- WRITTEN REQUEST: Everything from the line containing "Between the point" to the last line of the records must be returned verbatim; nothing else belongs in the output.

- DATA FOR THIS TASK:
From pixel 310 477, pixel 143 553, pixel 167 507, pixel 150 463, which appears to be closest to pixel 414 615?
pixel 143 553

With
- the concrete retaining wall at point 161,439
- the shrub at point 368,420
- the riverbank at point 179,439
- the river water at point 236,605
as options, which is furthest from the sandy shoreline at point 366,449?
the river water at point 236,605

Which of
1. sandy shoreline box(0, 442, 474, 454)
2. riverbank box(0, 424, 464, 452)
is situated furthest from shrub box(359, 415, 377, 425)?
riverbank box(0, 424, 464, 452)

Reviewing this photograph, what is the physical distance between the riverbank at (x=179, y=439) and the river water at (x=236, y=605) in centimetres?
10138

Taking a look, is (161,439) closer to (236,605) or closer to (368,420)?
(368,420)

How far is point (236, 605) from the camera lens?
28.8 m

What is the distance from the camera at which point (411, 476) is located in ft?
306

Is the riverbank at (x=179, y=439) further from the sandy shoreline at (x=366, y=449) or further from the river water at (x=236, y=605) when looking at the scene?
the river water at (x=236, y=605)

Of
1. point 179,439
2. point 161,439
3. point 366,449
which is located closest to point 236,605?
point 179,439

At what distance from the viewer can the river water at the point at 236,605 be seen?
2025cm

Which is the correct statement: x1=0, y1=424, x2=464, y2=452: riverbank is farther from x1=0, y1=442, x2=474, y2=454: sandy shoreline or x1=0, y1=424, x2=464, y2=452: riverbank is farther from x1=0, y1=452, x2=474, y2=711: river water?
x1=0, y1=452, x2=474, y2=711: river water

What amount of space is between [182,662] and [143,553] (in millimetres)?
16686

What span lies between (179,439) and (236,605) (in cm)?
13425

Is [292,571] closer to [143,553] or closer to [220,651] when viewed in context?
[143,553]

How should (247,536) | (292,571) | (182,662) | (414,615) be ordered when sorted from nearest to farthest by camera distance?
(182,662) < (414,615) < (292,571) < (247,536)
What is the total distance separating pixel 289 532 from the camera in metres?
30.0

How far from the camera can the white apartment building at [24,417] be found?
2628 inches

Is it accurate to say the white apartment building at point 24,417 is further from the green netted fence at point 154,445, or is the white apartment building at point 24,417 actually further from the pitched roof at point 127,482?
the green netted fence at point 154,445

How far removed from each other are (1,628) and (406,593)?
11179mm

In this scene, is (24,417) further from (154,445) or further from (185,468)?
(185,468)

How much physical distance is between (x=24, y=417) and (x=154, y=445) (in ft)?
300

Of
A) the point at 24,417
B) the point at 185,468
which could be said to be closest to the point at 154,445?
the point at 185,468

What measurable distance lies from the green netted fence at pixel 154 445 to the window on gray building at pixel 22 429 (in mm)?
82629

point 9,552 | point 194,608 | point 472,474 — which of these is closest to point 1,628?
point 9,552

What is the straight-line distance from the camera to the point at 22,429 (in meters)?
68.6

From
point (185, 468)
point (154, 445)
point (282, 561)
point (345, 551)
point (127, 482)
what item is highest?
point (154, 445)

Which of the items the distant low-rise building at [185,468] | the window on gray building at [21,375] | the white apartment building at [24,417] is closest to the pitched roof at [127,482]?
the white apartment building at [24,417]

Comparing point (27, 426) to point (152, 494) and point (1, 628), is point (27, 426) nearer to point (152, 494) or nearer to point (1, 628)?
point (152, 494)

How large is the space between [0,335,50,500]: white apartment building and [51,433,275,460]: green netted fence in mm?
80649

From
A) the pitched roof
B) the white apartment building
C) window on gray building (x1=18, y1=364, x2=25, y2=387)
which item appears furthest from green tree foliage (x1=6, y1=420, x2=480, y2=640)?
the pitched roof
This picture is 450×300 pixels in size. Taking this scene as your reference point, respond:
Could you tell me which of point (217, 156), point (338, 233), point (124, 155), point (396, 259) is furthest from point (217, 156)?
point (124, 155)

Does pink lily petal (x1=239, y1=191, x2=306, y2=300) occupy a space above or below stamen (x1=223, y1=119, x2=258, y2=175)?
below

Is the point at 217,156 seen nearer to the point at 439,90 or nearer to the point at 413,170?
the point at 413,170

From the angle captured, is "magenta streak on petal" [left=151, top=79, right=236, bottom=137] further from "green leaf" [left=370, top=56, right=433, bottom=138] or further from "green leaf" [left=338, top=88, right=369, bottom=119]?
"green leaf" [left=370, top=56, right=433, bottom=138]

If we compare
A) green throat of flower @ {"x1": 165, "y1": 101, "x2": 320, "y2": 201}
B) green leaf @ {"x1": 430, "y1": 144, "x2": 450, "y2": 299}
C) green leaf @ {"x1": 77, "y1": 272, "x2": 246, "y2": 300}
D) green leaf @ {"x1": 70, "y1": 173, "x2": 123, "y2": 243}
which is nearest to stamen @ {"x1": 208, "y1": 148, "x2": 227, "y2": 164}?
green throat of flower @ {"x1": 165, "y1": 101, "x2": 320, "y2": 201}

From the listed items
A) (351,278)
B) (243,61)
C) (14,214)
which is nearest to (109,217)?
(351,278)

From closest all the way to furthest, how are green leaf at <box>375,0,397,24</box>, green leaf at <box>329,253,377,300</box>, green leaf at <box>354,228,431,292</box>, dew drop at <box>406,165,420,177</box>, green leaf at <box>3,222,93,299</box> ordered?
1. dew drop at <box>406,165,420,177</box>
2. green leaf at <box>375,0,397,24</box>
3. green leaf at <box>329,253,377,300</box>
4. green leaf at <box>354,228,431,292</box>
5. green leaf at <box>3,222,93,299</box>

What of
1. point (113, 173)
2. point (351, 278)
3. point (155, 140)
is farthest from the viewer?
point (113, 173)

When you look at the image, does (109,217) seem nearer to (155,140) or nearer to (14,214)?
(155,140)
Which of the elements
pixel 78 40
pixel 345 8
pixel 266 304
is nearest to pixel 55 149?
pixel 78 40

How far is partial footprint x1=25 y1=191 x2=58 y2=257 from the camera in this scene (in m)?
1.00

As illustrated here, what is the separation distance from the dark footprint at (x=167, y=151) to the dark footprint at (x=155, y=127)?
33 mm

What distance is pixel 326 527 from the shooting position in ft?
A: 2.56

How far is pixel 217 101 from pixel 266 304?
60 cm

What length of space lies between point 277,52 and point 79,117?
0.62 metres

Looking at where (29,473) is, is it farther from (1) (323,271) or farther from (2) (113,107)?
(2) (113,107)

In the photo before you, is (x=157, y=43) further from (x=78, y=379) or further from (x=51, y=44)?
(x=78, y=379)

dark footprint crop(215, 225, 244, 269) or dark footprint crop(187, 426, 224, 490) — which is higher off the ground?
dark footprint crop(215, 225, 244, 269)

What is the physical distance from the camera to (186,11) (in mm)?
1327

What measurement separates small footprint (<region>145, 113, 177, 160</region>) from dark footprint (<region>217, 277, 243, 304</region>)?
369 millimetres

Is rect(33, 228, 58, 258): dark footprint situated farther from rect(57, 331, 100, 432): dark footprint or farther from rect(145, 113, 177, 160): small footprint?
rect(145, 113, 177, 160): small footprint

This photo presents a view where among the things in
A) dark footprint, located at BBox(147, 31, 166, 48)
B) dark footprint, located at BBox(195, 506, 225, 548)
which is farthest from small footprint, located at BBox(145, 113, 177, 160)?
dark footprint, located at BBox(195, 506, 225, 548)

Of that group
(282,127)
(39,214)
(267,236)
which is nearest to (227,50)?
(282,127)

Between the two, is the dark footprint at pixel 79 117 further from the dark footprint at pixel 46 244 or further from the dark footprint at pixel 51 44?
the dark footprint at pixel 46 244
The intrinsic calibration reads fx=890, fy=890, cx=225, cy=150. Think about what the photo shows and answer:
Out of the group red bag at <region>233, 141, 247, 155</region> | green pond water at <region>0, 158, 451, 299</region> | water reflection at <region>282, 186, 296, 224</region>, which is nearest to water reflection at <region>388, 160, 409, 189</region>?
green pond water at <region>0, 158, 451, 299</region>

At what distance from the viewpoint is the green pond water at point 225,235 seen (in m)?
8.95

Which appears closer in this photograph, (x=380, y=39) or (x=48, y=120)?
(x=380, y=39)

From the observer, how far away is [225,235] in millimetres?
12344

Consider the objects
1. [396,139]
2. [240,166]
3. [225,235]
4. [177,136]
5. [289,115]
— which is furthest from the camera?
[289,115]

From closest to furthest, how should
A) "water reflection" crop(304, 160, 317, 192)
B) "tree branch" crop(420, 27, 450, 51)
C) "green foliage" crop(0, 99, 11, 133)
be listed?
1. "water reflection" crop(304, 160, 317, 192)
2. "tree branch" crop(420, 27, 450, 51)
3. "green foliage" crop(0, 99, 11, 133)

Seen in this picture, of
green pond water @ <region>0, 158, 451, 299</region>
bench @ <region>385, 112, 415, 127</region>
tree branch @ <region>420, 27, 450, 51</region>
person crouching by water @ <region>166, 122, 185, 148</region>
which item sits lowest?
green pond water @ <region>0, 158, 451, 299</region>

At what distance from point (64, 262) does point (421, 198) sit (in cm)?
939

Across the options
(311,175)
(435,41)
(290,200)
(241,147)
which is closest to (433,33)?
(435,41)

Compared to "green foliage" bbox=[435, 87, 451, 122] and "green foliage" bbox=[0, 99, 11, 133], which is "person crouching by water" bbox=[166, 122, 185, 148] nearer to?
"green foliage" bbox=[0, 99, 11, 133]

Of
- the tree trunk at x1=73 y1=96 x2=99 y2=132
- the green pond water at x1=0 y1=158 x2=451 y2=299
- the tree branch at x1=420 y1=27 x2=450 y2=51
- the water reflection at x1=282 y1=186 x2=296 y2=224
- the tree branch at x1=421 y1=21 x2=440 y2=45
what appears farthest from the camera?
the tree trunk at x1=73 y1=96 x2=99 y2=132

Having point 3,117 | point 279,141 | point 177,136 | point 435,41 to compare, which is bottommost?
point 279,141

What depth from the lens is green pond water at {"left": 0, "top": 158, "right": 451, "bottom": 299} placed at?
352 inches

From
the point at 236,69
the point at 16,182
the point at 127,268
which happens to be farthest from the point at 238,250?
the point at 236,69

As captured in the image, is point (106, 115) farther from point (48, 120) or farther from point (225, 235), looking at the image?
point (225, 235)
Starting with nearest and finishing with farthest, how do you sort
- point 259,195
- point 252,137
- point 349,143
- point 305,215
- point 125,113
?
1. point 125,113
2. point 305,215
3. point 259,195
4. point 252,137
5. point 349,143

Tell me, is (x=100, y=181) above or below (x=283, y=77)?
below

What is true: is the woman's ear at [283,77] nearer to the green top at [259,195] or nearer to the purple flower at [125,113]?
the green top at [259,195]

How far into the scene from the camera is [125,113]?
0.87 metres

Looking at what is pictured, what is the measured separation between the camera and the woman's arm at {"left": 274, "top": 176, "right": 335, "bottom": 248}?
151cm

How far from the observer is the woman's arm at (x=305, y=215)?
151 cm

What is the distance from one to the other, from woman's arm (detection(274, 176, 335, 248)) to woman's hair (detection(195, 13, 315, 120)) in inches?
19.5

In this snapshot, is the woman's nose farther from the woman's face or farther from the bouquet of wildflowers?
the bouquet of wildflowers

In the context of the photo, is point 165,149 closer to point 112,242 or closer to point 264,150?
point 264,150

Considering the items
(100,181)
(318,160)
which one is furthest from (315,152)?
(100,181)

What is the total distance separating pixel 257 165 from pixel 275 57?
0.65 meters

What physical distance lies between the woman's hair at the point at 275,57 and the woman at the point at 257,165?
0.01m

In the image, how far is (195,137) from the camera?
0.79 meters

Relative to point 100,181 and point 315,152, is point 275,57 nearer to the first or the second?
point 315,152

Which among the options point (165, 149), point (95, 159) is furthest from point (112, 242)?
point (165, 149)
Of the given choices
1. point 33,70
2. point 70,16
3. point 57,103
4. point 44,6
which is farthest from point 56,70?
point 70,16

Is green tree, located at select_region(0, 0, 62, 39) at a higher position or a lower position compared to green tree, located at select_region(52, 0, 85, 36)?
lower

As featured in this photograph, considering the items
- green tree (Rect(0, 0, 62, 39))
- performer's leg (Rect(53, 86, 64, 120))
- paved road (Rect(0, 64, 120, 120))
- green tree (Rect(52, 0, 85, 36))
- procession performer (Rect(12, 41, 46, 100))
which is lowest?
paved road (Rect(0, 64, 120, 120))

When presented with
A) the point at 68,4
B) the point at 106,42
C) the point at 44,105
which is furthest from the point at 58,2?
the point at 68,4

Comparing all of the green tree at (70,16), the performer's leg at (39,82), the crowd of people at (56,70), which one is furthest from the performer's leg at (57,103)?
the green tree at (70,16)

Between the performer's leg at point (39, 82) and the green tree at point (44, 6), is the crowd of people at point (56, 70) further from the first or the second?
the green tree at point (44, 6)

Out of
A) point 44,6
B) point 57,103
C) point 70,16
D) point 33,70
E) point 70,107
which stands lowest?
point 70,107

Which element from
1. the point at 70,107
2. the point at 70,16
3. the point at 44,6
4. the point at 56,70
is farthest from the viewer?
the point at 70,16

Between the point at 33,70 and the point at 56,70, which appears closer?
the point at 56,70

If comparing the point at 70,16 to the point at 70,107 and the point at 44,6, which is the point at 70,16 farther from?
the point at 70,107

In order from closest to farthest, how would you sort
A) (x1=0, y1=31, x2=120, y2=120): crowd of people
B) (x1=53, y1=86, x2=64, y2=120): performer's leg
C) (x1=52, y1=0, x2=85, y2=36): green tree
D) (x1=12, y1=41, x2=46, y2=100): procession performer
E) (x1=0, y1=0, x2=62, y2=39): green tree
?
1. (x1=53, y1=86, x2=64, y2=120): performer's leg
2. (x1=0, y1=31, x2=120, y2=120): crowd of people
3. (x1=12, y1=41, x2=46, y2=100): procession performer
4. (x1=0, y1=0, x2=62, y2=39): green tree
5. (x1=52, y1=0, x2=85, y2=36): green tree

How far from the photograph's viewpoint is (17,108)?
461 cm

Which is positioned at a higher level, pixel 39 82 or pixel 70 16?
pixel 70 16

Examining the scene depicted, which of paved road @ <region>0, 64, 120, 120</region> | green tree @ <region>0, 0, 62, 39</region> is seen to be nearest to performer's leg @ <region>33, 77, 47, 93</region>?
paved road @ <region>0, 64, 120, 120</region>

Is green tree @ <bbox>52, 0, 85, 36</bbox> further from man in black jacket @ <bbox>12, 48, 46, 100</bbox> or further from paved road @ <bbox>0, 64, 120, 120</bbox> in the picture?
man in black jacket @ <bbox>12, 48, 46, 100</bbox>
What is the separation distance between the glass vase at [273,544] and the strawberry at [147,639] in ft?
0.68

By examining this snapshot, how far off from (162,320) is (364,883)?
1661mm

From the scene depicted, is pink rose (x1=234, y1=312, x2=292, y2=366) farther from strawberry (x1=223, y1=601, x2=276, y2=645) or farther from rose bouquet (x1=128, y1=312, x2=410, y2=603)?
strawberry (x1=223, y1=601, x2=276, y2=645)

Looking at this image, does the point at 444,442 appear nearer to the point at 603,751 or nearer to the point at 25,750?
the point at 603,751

- EXERCISE OUTPUT:
Between the point at 33,70 and the point at 56,70, which appears closer?
the point at 56,70

If comparing the point at 70,16 to the point at 70,107 and the point at 44,6, which is the point at 70,16 farther from?
the point at 70,107

In order from closest to farthest, how would you sort
A) (x1=0, y1=31, x2=120, y2=120): crowd of people
B) (x1=53, y1=86, x2=64, y2=120): performer's leg
C) (x1=52, y1=0, x2=85, y2=36): green tree
D) (x1=12, y1=41, x2=46, y2=100): procession performer
E) (x1=0, y1=0, x2=62, y2=39): green tree
?
1. (x1=53, y1=86, x2=64, y2=120): performer's leg
2. (x1=0, y1=31, x2=120, y2=120): crowd of people
3. (x1=12, y1=41, x2=46, y2=100): procession performer
4. (x1=0, y1=0, x2=62, y2=39): green tree
5. (x1=52, y1=0, x2=85, y2=36): green tree

How far from the photograph's viewpoint is (17,108)?
461 cm

Which is positioned at a higher level, pixel 39 82 or pixel 70 16?
pixel 70 16

Examining the scene depicted, which of paved road @ <region>0, 64, 120, 120</region> | green tree @ <region>0, 0, 62, 39</region> is seen to be nearest to performer's leg @ <region>33, 77, 47, 93</region>?
paved road @ <region>0, 64, 120, 120</region>

Is green tree @ <bbox>52, 0, 85, 36</bbox> further from man in black jacket @ <bbox>12, 48, 46, 100</bbox> or further from paved road @ <bbox>0, 64, 120, 120</bbox> in the picture?
man in black jacket @ <bbox>12, 48, 46, 100</bbox>
What is the separation distance between the glass vase at [273,544] and the strawberry at [147,639] in ft?
0.68

By examining this snapshot, how far off from (162,320) is (364,883)?
1661mm

From the scene depicted, is pink rose (x1=234, y1=312, x2=292, y2=366) farther from strawberry (x1=223, y1=601, x2=276, y2=645) or farther from rose bouquet (x1=128, y1=312, x2=410, y2=603)?
strawberry (x1=223, y1=601, x2=276, y2=645)

Looking at this image, does the point at 444,442 appear nearer to the point at 603,751 or nearer to the point at 25,750?
the point at 603,751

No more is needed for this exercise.